[Work task 1]
Answer these about the passage on the doctors' strike, one per line:
(a) At which hospital did Lubimbi's brother receive no treatment?
(b) How old is Lubimbi's brother?
(c) How much do doctors currently earn a month?
[Work task 2] Transcribe everything in the passage on the doctors' strike from "There is nothing" down to "the scorching sun.".
[Work task 3] Render this sentence from the passage on the doctors' strike in Spanish: "Presently doctors, much like other government employees, get a little over USD100 a month."

[Excerpted passage]
'''

There is nothing as painful as watching a sick relative wasting away not only because you cannot afford hospital fees but more painfully because the hospitals have no doctors, said Johanes Lubimbi as he ferried home his sick and visibly frail brother by wheelbarrow. He and his brother were on their way home from the Mpilo Hospital where his brother had not received any medical treatment.

My brother was told he has TB and has to regularly go to the hospital for treatment. But no one looked at him today as there are no doctors. These young nurses have no clue about what they are doing, Lubimbi complained, as his 30-year old brother coughed weakly, his body covered with heavy clothes despite the scorching sun.

What can we do? We are going to wait for the strike to end and maybe then we will also be able to get enough medicine for him, Lubimbi told IPS.

This has become a typical story for many families who cannot afford the fees demanded by private clinics which still have doctors, nurses and life-saving drugs.

Mpilo is one of the country s largest central hospitals and has been hard hit by the doctor s strike as they press for monthly salaries of up to USD2,000, an amount that has set the stage for a protracted impasse with the government of national unity that formed the coalition against the background of bankruptcy.

Presently doctors, much like other government employees, get a little over USD100 a month.

'''

[Record extracts]
'''

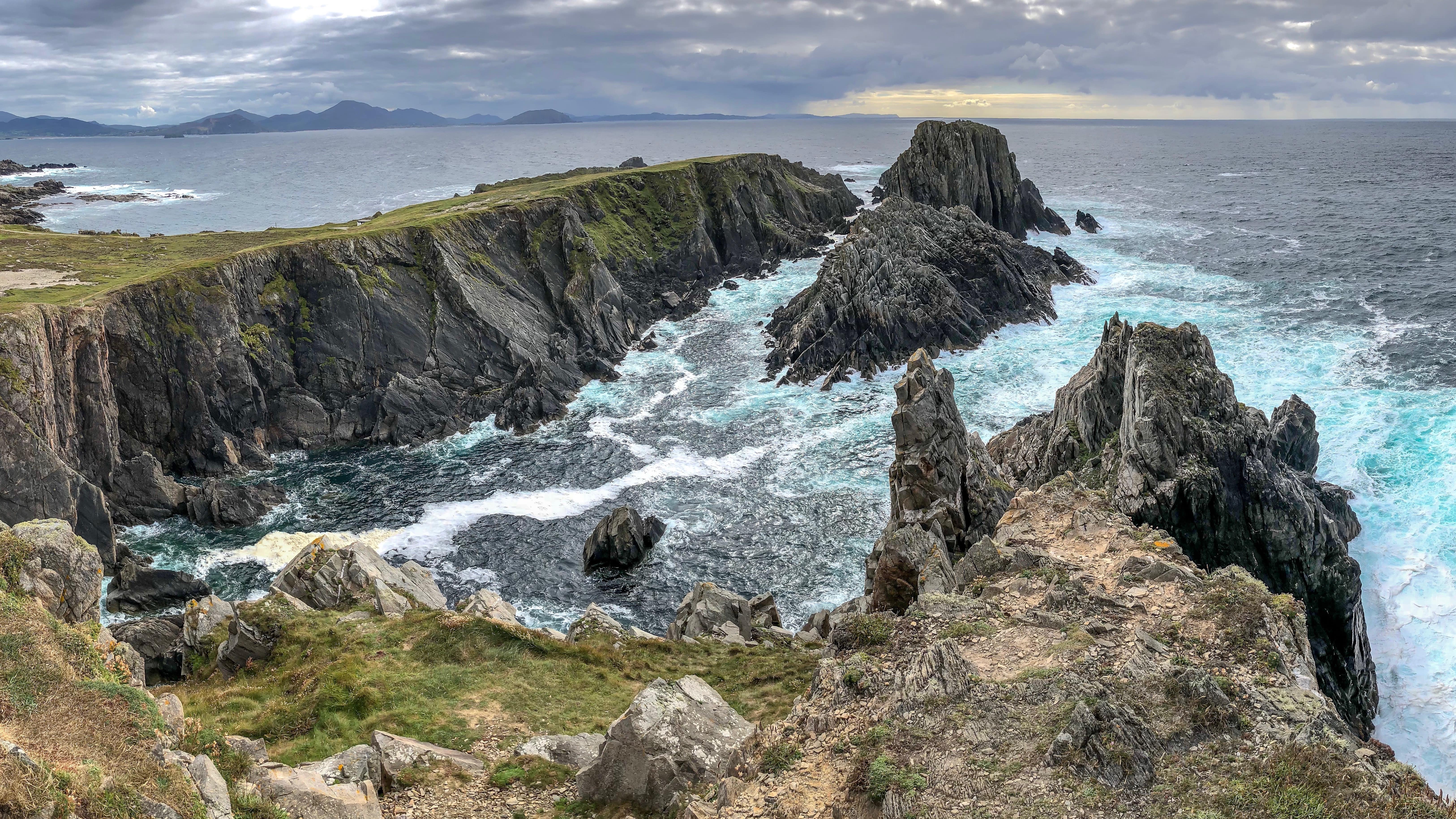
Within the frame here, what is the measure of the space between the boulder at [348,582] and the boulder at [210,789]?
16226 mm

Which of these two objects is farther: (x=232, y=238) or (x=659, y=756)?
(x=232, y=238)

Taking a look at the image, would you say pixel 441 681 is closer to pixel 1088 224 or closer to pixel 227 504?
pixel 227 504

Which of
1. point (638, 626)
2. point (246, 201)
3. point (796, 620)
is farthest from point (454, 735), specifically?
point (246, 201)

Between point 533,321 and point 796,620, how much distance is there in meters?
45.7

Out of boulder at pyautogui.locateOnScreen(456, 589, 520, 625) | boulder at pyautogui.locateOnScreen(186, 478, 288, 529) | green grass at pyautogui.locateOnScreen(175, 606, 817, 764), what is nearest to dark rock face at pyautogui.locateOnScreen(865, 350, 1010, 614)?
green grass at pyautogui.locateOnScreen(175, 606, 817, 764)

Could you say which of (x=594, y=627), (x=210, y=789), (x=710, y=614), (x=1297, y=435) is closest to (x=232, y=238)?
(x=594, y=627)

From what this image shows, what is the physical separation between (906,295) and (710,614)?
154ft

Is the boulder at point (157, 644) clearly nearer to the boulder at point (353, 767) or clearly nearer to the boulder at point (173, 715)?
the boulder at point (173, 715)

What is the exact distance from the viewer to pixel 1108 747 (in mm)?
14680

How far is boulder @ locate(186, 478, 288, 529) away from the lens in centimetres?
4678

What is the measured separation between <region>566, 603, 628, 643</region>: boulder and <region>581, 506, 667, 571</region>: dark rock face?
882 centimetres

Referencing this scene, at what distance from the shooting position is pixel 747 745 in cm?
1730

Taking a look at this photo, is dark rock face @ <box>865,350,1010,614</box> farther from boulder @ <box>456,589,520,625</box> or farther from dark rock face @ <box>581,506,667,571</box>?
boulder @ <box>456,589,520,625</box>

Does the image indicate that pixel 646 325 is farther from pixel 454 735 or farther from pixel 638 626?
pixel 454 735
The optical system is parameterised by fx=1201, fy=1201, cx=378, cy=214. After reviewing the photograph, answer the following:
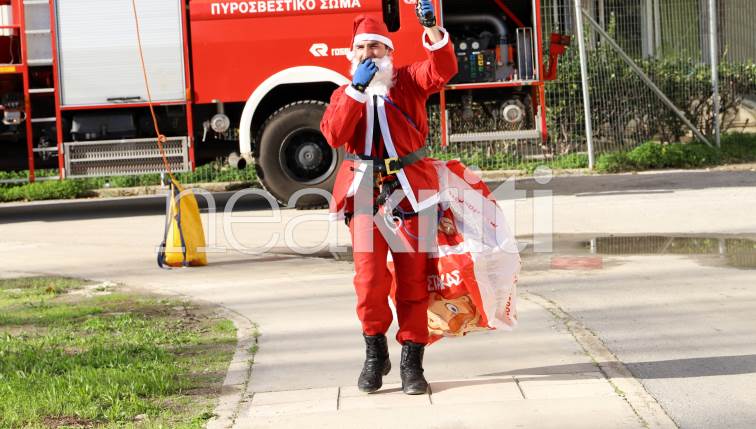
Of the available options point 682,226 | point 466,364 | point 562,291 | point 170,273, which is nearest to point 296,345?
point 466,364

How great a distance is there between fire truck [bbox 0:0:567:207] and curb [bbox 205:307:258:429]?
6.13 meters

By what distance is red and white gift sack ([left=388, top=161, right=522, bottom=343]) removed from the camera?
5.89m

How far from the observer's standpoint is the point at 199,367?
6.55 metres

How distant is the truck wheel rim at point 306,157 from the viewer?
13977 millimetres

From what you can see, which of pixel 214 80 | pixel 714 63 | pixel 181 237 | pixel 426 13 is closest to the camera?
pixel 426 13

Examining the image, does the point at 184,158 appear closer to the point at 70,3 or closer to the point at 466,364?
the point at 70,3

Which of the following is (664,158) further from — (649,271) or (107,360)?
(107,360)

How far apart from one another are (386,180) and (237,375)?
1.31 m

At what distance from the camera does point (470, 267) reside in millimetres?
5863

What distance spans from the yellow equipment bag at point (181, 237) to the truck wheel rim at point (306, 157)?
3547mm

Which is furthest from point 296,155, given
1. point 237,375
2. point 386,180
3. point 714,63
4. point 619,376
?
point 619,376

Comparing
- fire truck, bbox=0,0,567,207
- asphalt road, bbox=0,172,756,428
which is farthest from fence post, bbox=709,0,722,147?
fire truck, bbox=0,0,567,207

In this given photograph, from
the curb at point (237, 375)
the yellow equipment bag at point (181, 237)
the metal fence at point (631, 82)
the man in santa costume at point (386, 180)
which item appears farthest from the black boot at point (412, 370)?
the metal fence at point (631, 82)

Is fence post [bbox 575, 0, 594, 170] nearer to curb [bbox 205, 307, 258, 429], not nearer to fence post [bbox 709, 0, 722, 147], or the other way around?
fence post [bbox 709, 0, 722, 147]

'''

[Reply 1]
(a) Mpilo Hospital
(b) 30
(c) A little over USD100

[Reply 2]
There is nothing as painful as watching a sick relative wasting away not only because you cannot afford hospital fees but more painfully because the hospitals have no doctors, said Johanes Lubimbi as he ferried home his sick and visibly frail brother by wheelbarrow. He and his brother were on their way home from the Mpilo Hospital where his brother had not received any medical treatment.

My brother was told he has TB and has to regularly go to the hospital for treatment. But no one looked at him today as there are no doctors. These young nurses have no clue about what they are doing, Lubimbi complained, as his 30-year old brother coughed weakly, his body covered with heavy clothes despite the scorching sun.

[Reply 3] Actualmente los médicos, al igual que otros empleados del gobierno, reciben poco más de USD100 al mes.